RT: How much of a threat does Islamic State (IS, formerly ISIS/ISIL) pose in Tunisia?
Chris Hedges: It is probably not an existential threat, but it is a threat, because after the US overthrow of [Muammar] Gaddafi it essentially opened up these massive Libyan arsenals to a series of groups reaching all the way down into Sub-Saharan Africa -- countries like Mali. So you have provided one logistical base, because these militants are based just over the border in Libya, along the border with Tunisia; and it has provided weapons by which they can carry out attacks. Of course it has also provided training.
The destruction of Libya as a unified state -- like the destruction of Iraq and Syria -- has spawned these groups that can create significant havoc inside countries in the region, and that is what we're seeing.
RT: Tunisia has built a new 200 kilometer barrier on the Libyan border to stop ISIL. Will this help?
CH: That is a long border. I don't know how long it is, but I have been there. It is going to be pretty hard to keep ISIS out; it is a remote, often inaccessible, porous border. So I expect to see more attacks like this one.
RT: Have the US air strikes against ISIL in Libya had any impact?
CH: I think the problem is, as we have seen, with the attacks against IS in Iraq and Syria that unless you can occupy the territory you can certainly damage and to a certain extent cripple these movements. But as long as they control the ground, as long as they are able to operate within vast swaths of territory, air campaigns are not going to be able to stop them. And that has just been proven over and over -- the Israelis tried that a few years ago in Southern Lebanon and it didn't work out very well for them.

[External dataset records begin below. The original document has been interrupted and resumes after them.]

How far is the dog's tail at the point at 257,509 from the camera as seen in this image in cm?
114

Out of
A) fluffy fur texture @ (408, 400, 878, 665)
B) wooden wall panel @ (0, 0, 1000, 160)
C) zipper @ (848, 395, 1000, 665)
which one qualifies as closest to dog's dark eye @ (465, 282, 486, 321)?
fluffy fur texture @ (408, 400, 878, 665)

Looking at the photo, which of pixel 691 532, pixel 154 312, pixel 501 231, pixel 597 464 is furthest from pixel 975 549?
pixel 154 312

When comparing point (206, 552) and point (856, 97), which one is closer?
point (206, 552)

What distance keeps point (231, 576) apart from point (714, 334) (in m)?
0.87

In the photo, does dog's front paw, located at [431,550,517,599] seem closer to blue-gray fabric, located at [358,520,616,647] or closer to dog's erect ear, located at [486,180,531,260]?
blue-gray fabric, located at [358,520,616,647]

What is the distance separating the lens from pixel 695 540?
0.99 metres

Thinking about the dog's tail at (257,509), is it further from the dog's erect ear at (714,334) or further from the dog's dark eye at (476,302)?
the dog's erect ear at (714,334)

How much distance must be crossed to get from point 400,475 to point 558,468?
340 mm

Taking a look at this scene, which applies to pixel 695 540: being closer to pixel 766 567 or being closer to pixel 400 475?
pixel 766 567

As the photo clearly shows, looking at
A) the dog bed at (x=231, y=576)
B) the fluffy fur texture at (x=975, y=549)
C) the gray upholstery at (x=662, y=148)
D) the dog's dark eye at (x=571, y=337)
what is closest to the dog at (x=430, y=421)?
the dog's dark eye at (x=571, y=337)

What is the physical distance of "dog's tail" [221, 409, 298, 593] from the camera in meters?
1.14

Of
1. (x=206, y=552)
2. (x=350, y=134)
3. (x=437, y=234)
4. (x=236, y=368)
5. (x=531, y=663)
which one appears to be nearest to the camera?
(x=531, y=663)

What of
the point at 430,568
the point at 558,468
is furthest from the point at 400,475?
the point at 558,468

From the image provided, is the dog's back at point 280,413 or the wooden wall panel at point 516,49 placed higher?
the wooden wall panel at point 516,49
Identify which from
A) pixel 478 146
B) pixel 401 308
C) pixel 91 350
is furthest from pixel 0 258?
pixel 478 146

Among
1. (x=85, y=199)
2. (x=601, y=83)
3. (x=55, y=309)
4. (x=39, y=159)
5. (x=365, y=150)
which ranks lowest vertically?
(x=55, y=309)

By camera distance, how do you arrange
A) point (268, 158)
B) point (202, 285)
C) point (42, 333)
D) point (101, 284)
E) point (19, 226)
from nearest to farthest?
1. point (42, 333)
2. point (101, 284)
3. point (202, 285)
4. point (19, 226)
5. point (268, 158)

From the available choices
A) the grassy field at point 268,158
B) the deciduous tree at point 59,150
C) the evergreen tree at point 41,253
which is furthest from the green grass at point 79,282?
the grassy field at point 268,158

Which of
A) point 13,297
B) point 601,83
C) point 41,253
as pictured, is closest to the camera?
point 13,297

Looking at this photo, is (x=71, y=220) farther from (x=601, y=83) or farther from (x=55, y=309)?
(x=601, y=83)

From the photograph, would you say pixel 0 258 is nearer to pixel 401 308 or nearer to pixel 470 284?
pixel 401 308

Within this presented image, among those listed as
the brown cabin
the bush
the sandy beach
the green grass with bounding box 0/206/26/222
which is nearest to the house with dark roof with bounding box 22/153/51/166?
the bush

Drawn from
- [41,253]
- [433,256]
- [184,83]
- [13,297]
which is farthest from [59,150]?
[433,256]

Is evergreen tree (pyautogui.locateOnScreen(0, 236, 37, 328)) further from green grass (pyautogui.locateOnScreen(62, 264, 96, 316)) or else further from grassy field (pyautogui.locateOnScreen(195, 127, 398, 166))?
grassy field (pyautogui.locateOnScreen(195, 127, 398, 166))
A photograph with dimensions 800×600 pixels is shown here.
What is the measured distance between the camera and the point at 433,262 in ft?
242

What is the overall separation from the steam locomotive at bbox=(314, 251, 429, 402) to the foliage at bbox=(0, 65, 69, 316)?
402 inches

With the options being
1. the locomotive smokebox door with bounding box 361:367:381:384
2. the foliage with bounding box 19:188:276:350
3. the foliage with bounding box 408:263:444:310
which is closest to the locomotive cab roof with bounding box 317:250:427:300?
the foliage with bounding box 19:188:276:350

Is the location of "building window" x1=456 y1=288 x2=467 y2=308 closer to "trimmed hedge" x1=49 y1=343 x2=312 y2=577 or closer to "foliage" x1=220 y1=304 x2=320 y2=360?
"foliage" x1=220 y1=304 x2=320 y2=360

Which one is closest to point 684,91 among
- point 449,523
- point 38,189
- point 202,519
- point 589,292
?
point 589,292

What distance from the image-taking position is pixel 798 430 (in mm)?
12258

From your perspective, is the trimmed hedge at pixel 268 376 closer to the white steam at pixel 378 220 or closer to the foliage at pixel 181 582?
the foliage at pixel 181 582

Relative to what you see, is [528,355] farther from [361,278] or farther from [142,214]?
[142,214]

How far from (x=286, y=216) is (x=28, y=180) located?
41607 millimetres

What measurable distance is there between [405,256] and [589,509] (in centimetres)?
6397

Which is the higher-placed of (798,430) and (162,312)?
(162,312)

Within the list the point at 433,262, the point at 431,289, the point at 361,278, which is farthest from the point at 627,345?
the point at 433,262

RT: A US commander recently admitted that Libya is turning into a failed state. Could Tunisia go the same way?
CH: No, I think that the failed states are largely created by the destruction of central authority on the part of outside forces. We saw that with the US invasion of Iraq; we saw that with the decision -- not only by the US, but by its allies the Saudis, the Qataris and others -- to arm and fund the insurgent groups within Syria; we saw that with the overthrow of Gaddafi. I don't see that happening in Tunisia. However the creation of a failed state on the border of Tunisia is certainly going to create significant problems, because these armed jihadists have the tools and the space to carry out almost unlimited attacks inside Tunisia.
RT: The US is considering a deeper military involvement in Libya. How could that change the situation in the region?
CH: It's not just Tunisia. They are moving into all sorts of states around Libya, including in Egypt. You have a significant number of Tunisian jihadists who have already flooded into Iraq and Syria. And if we go back far enough, Afghanistan. So there is a network by which ISIS can draw on in order to attempt to create havoc inside Tunisia.
I wouldn't say Tunisia is necessarily the next target, I'd say it is one of several targets, and the capacity that ISIS has to disrupt life in Tunisia is significant. I don't think we can speak about Tunisia becoming an Islamic state -- and that is what I mean by saying it is not an existential threat to Tunisia -- but it certainly can deeply disrupt life within Tunisia.